Spatial question entries:
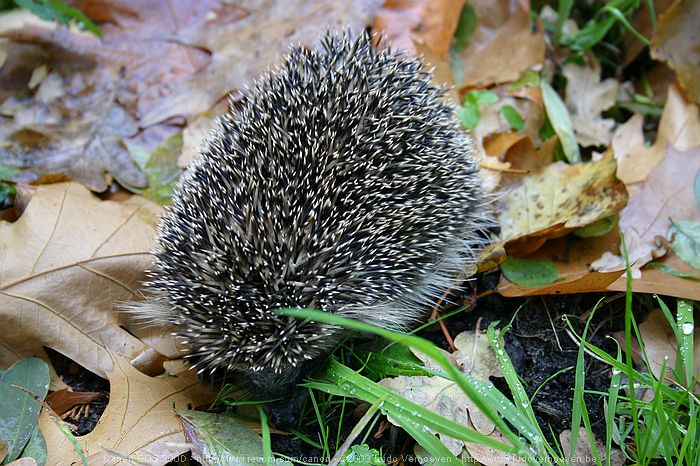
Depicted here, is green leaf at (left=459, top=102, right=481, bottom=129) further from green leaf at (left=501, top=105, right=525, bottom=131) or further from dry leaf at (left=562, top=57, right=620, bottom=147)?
dry leaf at (left=562, top=57, right=620, bottom=147)

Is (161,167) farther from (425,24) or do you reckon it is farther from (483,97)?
(483,97)

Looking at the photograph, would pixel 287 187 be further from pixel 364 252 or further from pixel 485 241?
pixel 485 241

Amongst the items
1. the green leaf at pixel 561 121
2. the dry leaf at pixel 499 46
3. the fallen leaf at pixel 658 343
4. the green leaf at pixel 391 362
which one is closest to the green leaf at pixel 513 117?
the green leaf at pixel 561 121

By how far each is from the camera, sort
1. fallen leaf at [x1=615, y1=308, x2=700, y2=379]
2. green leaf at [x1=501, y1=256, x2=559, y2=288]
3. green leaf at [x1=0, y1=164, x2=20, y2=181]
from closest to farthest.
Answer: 1. fallen leaf at [x1=615, y1=308, x2=700, y2=379]
2. green leaf at [x1=501, y1=256, x2=559, y2=288]
3. green leaf at [x1=0, y1=164, x2=20, y2=181]

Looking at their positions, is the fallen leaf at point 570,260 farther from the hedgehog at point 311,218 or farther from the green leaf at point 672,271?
the hedgehog at point 311,218

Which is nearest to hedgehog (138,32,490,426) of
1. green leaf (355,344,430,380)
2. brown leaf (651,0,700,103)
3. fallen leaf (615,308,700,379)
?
green leaf (355,344,430,380)
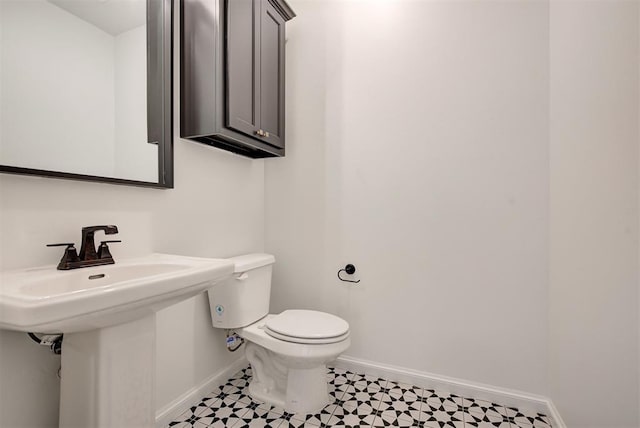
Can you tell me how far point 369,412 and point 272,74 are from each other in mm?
1876

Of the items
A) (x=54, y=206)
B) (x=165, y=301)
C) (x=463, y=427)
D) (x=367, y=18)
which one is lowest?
(x=463, y=427)

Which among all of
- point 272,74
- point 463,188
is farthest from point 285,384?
point 272,74

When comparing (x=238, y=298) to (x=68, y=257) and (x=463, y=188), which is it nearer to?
(x=68, y=257)

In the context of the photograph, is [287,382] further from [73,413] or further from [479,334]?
[479,334]

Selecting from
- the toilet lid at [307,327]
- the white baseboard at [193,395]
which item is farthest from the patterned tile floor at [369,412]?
the toilet lid at [307,327]

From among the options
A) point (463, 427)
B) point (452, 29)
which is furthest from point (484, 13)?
point (463, 427)

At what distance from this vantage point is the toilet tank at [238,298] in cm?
160

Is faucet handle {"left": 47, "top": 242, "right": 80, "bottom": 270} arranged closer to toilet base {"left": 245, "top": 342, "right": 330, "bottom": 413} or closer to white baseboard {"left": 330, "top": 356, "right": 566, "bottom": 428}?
toilet base {"left": 245, "top": 342, "right": 330, "bottom": 413}

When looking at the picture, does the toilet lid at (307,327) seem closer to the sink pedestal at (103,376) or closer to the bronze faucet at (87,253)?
the sink pedestal at (103,376)

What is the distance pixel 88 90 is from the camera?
3.76ft

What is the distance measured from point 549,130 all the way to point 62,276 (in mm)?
2051

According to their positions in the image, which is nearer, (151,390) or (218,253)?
(151,390)

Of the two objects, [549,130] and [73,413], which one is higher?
[549,130]

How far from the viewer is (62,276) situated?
3.02 ft
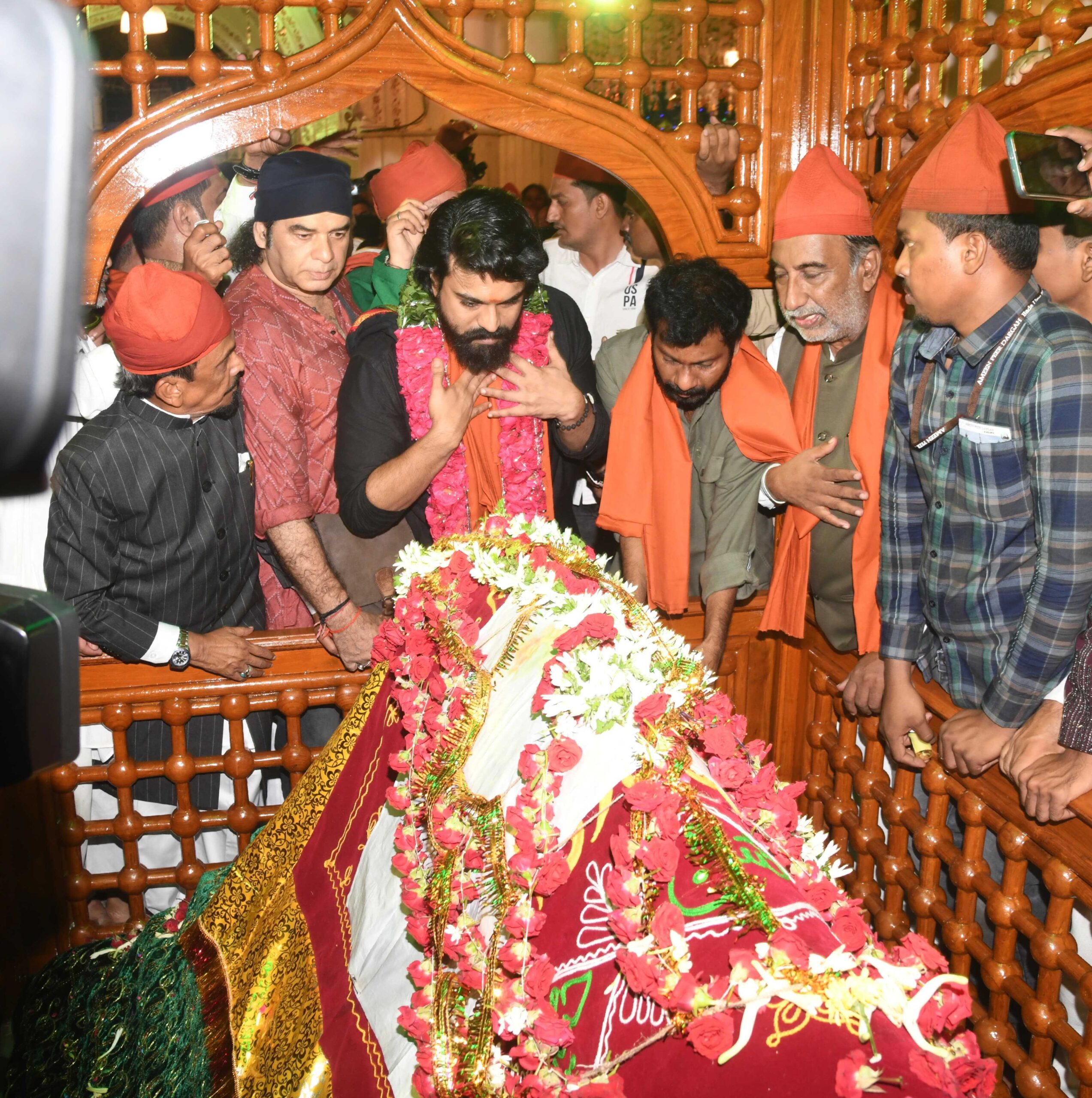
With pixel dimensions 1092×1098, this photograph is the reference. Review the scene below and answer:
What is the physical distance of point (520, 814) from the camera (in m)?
1.54

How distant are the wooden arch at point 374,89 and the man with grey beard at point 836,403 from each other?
41cm

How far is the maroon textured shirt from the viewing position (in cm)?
290

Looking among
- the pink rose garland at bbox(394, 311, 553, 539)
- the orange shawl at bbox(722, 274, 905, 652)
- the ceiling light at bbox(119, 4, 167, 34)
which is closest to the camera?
the orange shawl at bbox(722, 274, 905, 652)

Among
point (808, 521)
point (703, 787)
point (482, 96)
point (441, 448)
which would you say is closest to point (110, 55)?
point (482, 96)

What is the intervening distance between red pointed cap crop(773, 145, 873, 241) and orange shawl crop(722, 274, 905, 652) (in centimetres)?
17

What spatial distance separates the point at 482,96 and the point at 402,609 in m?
1.54

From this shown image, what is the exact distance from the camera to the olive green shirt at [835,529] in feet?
9.39

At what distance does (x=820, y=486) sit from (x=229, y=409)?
1.56 meters

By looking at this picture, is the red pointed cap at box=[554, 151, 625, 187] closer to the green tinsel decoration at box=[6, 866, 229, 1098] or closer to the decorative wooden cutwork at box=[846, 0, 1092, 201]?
the decorative wooden cutwork at box=[846, 0, 1092, 201]

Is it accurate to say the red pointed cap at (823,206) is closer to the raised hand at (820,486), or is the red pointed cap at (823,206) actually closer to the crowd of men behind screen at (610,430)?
the crowd of men behind screen at (610,430)

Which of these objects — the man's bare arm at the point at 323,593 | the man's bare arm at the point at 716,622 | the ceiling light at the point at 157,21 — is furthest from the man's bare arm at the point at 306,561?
the ceiling light at the point at 157,21

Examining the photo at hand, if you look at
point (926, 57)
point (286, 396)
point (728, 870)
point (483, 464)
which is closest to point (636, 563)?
point (483, 464)

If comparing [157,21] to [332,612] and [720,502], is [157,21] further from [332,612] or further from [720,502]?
[720,502]

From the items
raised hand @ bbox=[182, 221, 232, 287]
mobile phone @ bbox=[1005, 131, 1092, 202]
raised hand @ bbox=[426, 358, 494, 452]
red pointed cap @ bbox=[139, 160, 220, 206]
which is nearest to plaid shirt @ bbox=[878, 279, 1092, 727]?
mobile phone @ bbox=[1005, 131, 1092, 202]
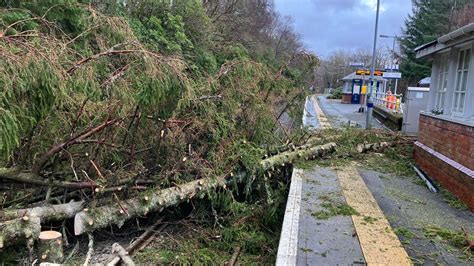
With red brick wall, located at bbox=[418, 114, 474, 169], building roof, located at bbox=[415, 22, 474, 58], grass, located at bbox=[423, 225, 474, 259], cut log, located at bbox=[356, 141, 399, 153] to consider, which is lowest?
grass, located at bbox=[423, 225, 474, 259]

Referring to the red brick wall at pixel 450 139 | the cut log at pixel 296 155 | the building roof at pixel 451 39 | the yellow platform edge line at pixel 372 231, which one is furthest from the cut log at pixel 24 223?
the building roof at pixel 451 39

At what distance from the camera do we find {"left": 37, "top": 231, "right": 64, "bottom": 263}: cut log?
4.27 m

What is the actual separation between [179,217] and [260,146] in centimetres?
227

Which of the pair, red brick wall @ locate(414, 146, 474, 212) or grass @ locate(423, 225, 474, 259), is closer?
grass @ locate(423, 225, 474, 259)

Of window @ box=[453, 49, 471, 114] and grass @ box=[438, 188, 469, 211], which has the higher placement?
window @ box=[453, 49, 471, 114]

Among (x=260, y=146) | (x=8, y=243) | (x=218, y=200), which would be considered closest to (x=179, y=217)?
(x=218, y=200)

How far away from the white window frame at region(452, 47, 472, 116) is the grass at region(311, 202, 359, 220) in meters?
3.82

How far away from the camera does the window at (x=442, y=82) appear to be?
387 inches

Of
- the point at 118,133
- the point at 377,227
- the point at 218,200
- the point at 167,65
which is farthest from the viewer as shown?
the point at 218,200

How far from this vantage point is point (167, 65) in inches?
181

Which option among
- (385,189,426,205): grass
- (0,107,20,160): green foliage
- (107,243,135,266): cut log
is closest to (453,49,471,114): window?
(385,189,426,205): grass

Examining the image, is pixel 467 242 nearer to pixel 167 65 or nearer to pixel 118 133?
pixel 167 65

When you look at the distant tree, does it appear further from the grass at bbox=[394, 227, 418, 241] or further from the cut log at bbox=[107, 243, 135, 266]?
the cut log at bbox=[107, 243, 135, 266]

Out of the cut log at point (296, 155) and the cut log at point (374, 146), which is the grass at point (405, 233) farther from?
the cut log at point (374, 146)
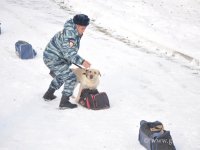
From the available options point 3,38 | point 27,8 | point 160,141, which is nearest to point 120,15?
point 27,8

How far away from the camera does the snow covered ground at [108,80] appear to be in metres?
7.29

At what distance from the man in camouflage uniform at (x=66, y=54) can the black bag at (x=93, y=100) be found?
231mm

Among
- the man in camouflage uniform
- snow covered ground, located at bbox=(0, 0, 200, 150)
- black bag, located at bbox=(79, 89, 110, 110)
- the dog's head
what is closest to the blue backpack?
snow covered ground, located at bbox=(0, 0, 200, 150)

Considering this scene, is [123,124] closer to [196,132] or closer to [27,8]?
[196,132]

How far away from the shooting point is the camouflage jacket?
26.2 feet

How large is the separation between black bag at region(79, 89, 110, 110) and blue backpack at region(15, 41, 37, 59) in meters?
3.42

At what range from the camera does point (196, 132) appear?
7777mm

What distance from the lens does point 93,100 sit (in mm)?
8500

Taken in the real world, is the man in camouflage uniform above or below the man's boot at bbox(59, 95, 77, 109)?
above

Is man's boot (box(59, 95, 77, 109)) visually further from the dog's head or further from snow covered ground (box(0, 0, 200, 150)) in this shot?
the dog's head

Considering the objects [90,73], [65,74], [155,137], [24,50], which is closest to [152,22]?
[24,50]

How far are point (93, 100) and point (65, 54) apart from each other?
3.74 ft

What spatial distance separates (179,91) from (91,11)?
27.1 ft

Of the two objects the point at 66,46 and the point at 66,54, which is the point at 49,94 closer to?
the point at 66,54
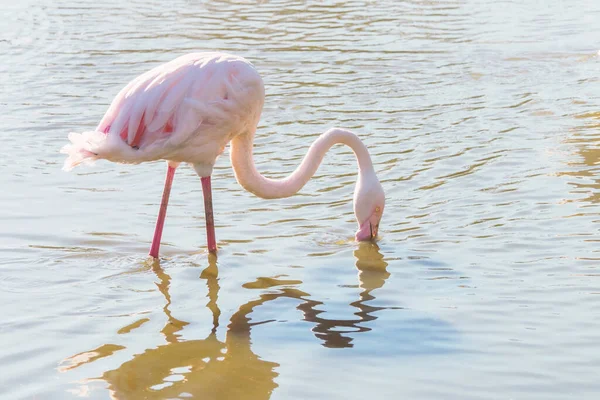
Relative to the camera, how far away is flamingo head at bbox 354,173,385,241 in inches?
320

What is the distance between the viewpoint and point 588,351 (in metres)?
5.84

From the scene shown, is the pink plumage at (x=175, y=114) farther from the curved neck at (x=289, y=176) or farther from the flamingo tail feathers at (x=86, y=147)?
the curved neck at (x=289, y=176)

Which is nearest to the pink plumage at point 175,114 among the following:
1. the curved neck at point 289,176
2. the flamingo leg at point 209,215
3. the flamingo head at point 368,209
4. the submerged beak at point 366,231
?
the flamingo leg at point 209,215

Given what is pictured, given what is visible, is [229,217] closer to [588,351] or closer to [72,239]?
[72,239]

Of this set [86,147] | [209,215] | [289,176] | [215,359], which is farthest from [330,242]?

TO DO:
Lines from the one containing "From the scene" through the final line are to be given again verbatim, with nothing before or after.

RESULT OF THE TASK:
From the scene shown, is the pink plumage at (x=175, y=114) farther from the curved neck at (x=289, y=176) or farther from the flamingo tail feathers at (x=86, y=147)?
the curved neck at (x=289, y=176)

Which is nearest to the pink plumage at point 175,114 among the following:
1. the curved neck at point 289,176
2. the flamingo leg at point 209,215
3. the flamingo head at point 368,209
4. the submerged beak at point 366,231
?
the flamingo leg at point 209,215

Given what is pictured, given what is visible, is [229,217] closer to [588,351] or closer to [72,239]?
[72,239]

Of this set [86,147] | [209,215] | [289,176] | [215,359], which is farthest from [330,242]?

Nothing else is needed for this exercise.